Document excerpt:
↓↓↓

Saturday 21 – Friday 27 March
Watching:
Had a Mike Nichols double-bill at the weekend in the form of The Birdcage (hilarious) and Primary Colours (gripping, poignant), and plan to follow-up with an Elaine May double-bill in the form of The Heartbreak Kid and A New Leaf soon.
Blasted through Season Three of The Americans. Some really dark and grisly moments in this one, and it was particularly good at exploring the trauma that comes with being a spy. It’s not all sex and gadgets.
SXSW have made all their short films available to watch and I’ve taken the opportunity to go to town. Some highlights below…
No Crying at the Dinner Table, directed by Carol Nguyen (doc); a painful, poignant, almost uncomfortably intimate exploration of family and memory, as Carol asks her parents to recall their experiences of growing up in Vietnam and her sister’s experience of being raised by them. They cover guilt, regret, sadness and of course, there is crying at the dinner table, but all the emotional tumult there is a stillness and composure that is really beautiful to watch.
Blocks, directed by Bridget Moloney (narrative); a surreal, existential comedy/polemic about a young mother who starts vomiting lego blocks.
Still Wylde, directed by Ingrid Haas (narrative); a charming, funny, sunny (until it suddenly gets very real and very sad) short about an on-off again couple reluctantly deciding to have a baby (until it doesn’t go to plan). Some great visual flourishes and a really candid script elevate this into quite the gut-punch of a film.

↑↑↑

Dataset content:
↓↓↓

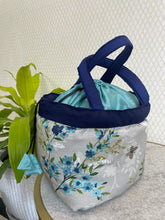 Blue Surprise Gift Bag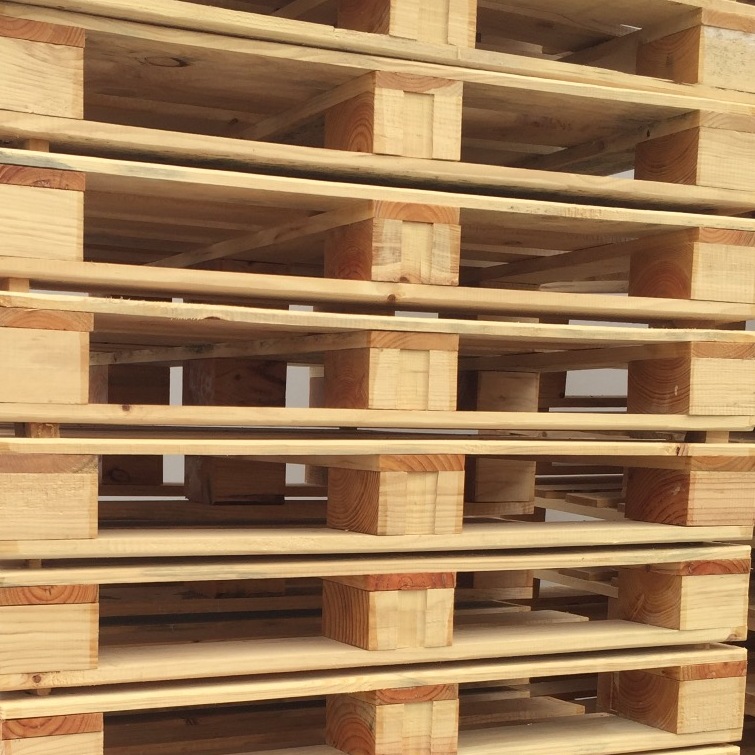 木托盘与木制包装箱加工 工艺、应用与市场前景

↑↑↑
↓↓↓

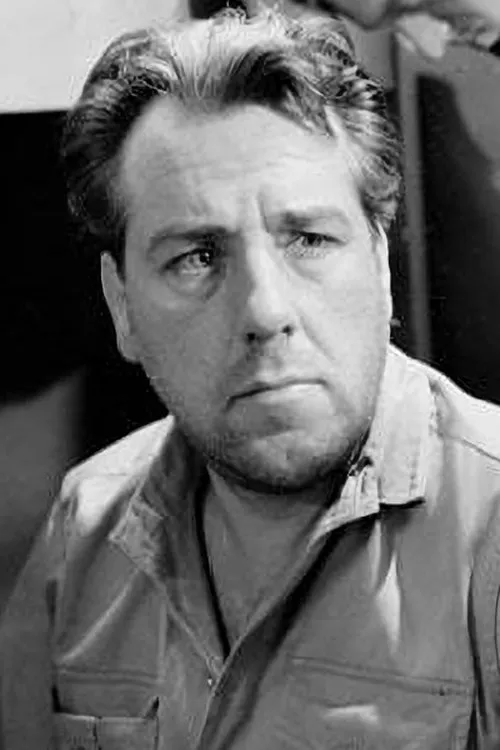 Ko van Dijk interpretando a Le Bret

↑↑↑
↓↓↓

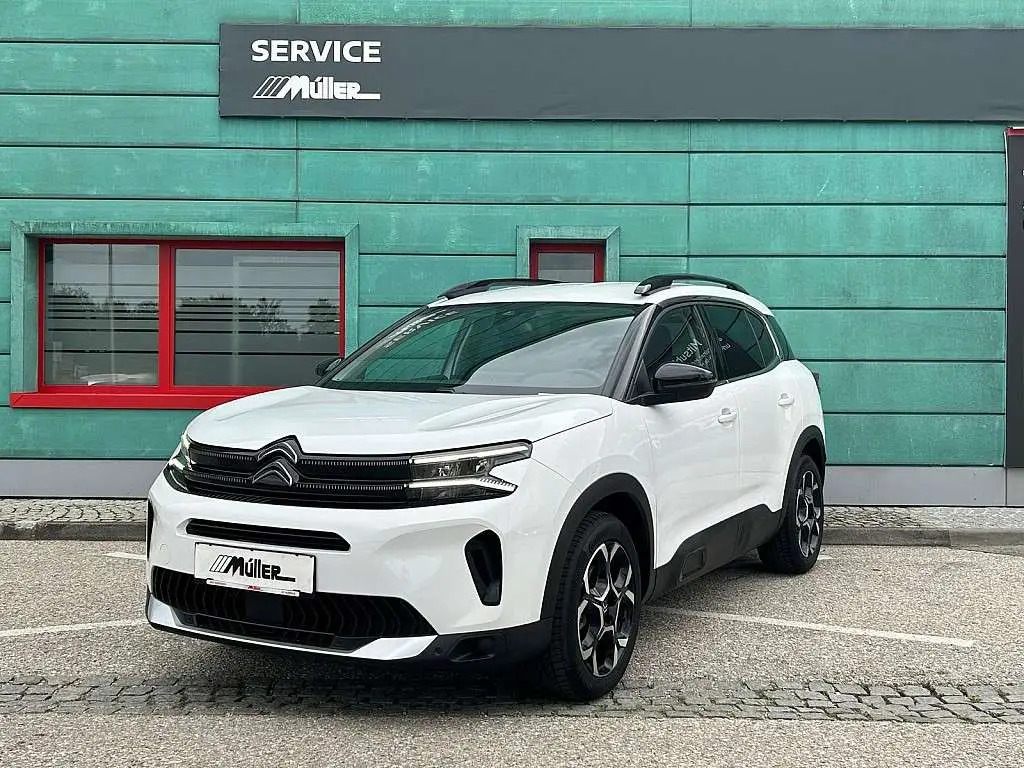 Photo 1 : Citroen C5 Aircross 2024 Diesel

↑↑↑

Tasks for this exercise:
A - Please list every SXSW short film the viewing log names, each with its director.
B - Answer these from the viewing log:
(i) Which season of The Americans was watched?
(ii) Which filmmaker's work makes up the planned follow-up double-bill?
(iii) In Blocks, what does the young mother start vomiting?

Results for each task:
A -
- No Crying at the Dinner Table, Carol Nguyen
- Blocks, Bridget Moloney
- Still Wylde, Ingrid Haas

B -
(i) Season Three
(ii) Elaine May
(iii) Lego blocks